Healthy Parenting Vs. Unhealthy Parenting

It is absolutely not "normal" for a child to worry that he or she is going to be rejected, abandoned, invaded, insulted, stolen from, manipulated, backstabbed, exploited, triangulated against, or attacked emotionally, physically, or in any other way by a parent.

Parents who do these things have either mental illness or a personality disorder. They may have developed their illness from themselves being abused growing up, but that does not negate their responsibility as parents.

If they can't help it, because they're pathologically ill, and aren't going to be capable of recovery, then other adults around them who are not mentally ill are responsible for stepping in and helping to mentor and care for the child, with the same level of responsible parenting or balanced, healthy caregiving, not as a hero or a martyr.
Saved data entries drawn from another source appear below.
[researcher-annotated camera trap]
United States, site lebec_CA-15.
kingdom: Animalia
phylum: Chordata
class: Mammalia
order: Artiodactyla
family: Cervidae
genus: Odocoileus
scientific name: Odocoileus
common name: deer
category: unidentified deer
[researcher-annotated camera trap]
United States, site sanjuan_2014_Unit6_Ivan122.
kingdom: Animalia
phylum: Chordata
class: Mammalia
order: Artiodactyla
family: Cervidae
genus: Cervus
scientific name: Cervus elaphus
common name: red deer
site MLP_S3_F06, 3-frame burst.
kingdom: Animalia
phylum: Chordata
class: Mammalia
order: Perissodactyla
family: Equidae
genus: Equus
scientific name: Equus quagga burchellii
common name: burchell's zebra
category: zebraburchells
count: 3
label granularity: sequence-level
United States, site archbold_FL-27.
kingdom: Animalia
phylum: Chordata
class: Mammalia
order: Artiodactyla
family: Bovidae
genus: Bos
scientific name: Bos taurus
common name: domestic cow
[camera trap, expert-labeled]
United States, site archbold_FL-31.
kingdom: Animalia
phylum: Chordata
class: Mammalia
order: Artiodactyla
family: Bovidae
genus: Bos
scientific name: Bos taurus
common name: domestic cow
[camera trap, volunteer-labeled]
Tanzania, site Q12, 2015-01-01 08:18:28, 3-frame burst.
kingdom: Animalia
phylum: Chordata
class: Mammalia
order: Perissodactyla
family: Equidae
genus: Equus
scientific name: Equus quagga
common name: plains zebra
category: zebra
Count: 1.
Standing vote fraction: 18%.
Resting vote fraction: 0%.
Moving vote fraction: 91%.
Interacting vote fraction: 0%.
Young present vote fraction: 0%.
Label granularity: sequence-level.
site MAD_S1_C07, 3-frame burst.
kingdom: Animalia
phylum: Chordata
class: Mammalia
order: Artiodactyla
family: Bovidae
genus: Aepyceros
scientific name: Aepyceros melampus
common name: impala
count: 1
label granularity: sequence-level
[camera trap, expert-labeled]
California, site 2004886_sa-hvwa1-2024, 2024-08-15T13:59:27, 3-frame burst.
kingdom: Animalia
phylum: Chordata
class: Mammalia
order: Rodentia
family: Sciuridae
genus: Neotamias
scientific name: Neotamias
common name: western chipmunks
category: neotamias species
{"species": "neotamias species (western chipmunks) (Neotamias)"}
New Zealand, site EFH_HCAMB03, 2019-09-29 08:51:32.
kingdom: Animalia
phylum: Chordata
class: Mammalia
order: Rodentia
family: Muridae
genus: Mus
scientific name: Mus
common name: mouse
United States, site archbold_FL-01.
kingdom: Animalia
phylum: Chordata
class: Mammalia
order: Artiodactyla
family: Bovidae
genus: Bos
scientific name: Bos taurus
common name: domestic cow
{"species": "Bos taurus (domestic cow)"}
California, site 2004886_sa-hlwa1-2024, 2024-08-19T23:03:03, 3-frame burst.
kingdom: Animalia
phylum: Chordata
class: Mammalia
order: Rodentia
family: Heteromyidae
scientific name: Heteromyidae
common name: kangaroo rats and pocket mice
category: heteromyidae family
In healthy families, cultures, and communities, helping others and helping with children (in a genuine way) is normal and expected. Since everyone simply does it naturally, the "burden" does not fall to only one or two people, so it's not a hardship.

(The difference between nine people pushing a stalled car with one person in it, steering, and one person pushing a car with nine people in it.
Or ten people keeping watch over a flock of sheep, taking brief shifts, sharing shifts, switching shifts, vs. one person keeping watch over the whole flock, all alone, 24/7, and then getting judged and criticized by the other nine when anything happens.)

In unhealthy groups, a mentally or emotionally ill parent is often lambasted and shamed (even if their illness is from trauma) by those with self-righteous complexes, and the child is ignored and left to deal with it by themselves, because the focus is really only on judging the parent, not on the well-being of the child. OR the child is "taken away" from the parent as a display of power and control, either by an individual or by the state, not to help either the parent or the child, just to have control.